Par contre, si vous n’arrivez pas à un tel accord, discutez ensemble des solutions possibles. Laissez-vous la possibilité de réfléchir de nouveau à une solution que vous aviez écarté.

Au final, il faut être sûr de vous au moment d’appliquer la solution choisie. Pensez au bien de l’entreprise et de tous ses employés, tout en restant fondamentalement humain. Ce n’est pas facile, et c’est une situation stressante à vivre.

Mon expérience

Je ne peux que le répéter encore et encore : Lorsqu’une personne semble poser problème, ce n’est pas forcément rédhibitoire. Il ne faut pas voir un « nocif » derrière chaque personne qui se permet d’exprimer son individualité.

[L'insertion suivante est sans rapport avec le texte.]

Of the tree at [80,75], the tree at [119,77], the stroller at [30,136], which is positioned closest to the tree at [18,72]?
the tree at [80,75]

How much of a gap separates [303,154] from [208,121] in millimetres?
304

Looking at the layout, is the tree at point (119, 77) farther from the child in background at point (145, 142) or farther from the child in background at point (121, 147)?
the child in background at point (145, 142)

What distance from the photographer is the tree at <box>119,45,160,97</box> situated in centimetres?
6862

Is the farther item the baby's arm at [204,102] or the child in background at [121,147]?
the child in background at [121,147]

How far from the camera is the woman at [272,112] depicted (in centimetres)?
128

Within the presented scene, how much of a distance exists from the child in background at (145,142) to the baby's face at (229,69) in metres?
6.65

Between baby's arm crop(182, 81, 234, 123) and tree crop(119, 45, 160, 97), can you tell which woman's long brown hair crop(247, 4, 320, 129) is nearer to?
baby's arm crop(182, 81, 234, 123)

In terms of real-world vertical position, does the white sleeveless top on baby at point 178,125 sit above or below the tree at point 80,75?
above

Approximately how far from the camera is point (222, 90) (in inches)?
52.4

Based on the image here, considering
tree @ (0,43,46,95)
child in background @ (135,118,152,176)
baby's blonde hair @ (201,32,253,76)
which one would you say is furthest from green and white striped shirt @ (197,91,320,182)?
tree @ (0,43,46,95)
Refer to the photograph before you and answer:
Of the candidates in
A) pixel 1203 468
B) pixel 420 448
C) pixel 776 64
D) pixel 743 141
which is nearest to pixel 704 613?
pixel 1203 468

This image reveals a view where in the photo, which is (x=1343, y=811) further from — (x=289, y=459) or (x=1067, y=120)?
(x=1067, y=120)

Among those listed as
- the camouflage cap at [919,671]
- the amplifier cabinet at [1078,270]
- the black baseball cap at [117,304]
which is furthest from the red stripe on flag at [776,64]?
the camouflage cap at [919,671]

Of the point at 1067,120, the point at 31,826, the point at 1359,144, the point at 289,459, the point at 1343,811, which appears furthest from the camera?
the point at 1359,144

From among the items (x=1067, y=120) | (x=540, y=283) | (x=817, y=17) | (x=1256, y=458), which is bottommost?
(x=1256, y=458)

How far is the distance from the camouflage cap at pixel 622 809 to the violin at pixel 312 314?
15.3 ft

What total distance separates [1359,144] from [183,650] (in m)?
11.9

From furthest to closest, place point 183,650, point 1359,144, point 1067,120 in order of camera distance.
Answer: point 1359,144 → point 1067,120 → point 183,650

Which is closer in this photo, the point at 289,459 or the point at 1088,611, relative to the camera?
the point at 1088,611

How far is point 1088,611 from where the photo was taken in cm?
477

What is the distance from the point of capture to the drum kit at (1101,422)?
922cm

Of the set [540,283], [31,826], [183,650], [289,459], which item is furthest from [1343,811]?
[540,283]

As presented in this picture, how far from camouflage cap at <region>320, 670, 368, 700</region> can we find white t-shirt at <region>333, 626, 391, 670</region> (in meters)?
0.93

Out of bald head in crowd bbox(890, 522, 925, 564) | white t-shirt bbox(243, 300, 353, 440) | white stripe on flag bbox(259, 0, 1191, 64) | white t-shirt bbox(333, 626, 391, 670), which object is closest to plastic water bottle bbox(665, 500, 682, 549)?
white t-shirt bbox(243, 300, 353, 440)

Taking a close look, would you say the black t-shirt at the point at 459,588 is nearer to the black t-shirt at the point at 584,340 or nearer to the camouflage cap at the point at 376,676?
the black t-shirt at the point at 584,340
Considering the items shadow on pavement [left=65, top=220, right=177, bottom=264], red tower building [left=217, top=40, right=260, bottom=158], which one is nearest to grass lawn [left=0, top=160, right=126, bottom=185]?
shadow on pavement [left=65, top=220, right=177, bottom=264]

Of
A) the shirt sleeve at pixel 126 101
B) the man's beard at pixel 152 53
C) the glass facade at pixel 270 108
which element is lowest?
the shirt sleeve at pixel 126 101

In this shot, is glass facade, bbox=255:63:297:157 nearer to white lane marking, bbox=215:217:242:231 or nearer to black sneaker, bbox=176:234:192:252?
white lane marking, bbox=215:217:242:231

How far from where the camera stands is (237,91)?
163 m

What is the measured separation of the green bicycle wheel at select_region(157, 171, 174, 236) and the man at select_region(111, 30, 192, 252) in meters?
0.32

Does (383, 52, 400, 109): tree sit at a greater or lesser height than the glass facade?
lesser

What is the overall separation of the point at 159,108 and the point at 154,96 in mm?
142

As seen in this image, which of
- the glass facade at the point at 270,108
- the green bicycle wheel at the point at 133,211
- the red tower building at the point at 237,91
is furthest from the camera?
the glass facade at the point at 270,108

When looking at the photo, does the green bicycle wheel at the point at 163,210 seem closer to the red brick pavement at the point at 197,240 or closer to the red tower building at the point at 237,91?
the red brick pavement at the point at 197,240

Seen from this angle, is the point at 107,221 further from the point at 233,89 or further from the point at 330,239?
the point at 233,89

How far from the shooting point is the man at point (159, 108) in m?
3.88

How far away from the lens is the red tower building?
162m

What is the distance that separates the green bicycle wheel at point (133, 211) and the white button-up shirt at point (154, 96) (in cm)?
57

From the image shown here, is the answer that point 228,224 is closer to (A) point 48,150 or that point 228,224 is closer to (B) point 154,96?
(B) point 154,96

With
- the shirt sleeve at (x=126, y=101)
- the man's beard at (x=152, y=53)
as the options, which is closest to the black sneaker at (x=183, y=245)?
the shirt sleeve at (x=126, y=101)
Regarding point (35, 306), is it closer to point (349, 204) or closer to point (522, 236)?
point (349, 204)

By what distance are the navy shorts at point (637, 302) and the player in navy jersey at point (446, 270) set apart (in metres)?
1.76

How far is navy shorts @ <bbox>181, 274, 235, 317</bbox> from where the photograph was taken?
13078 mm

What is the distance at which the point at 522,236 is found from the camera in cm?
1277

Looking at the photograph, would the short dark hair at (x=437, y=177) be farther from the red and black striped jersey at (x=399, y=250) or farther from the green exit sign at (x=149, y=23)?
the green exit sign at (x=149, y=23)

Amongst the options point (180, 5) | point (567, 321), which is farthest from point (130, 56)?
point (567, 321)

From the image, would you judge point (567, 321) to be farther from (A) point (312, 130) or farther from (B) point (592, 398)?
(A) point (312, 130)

J’ai connu un collègue qui avait un comportement très peu professionnel à une époque. Nos patrons ont longtemps été tenté de le virer, mais ils ont eu l’intelligence de réorganiser les équipes de manière à ce qu’il puisse révéler son plein potentiel. Il en est ressorti transformé, et ce fut positif pour l’entreprise et pour lui-même.

J’ai vu aussi des personnes qui avaient l’étonnante capacité de pouvoir ralentir des projets entiers à elles seules, et cela fragilisait l’ensemble de l’entreprise. Ces gens sont souvent des nocifs qui finissent par partir d’eux-même, mais il faut les déceler suffisamment tôt pour les pousser vers la sortie.

Le nocif indéboulonnable

La situation la plus compliquée arrive lorsque le nocif fait partie de l’encadrement. Lorsque c’est votre supérieur qui est nocif, vous êtes dans les problèmes jusqu’au cou.

Si vous avez de la chance, il sera suffisamment ouvert pour que vous puissiez lui en parler à demi-mots. Sinon, vous avez peut-être la possibilité d’en appeler directement à sa hiérarchie.

Mais dans la plupart des cas : fuyez !

Le nocif en période d’essai

Il existe un cas très particulier, celui de la personne qui se révèle nocive alors qu’elle vient juste d’être embauchée.
Il existe des personnes qui ont la faculté d’entourlouper les recruteurs, d’adapter finement leur discours en se faisant passer pour le candidat idéal. Souvent, cela peut aboutir à un recrutement moyen mais acceptable. Mais des fois, vous vous retrouvez avec un véritable nocif, qui n’apportera rien de bon.
Les périodes d’essai servent justement à résoudre de tels cas. C’est un moment difficile humainement, mais une situation de ce genre doit être réglée le plus vite possible. Plus vous attendrez, plus cela sera difficile : l’entreprise devra trouver un remplaçant et le former, l’employé devra rechercher un nouveau poste.
Il vaut mieux mettre fin à une période d’essai au bout d’une semaine qu’au bout de trois mois.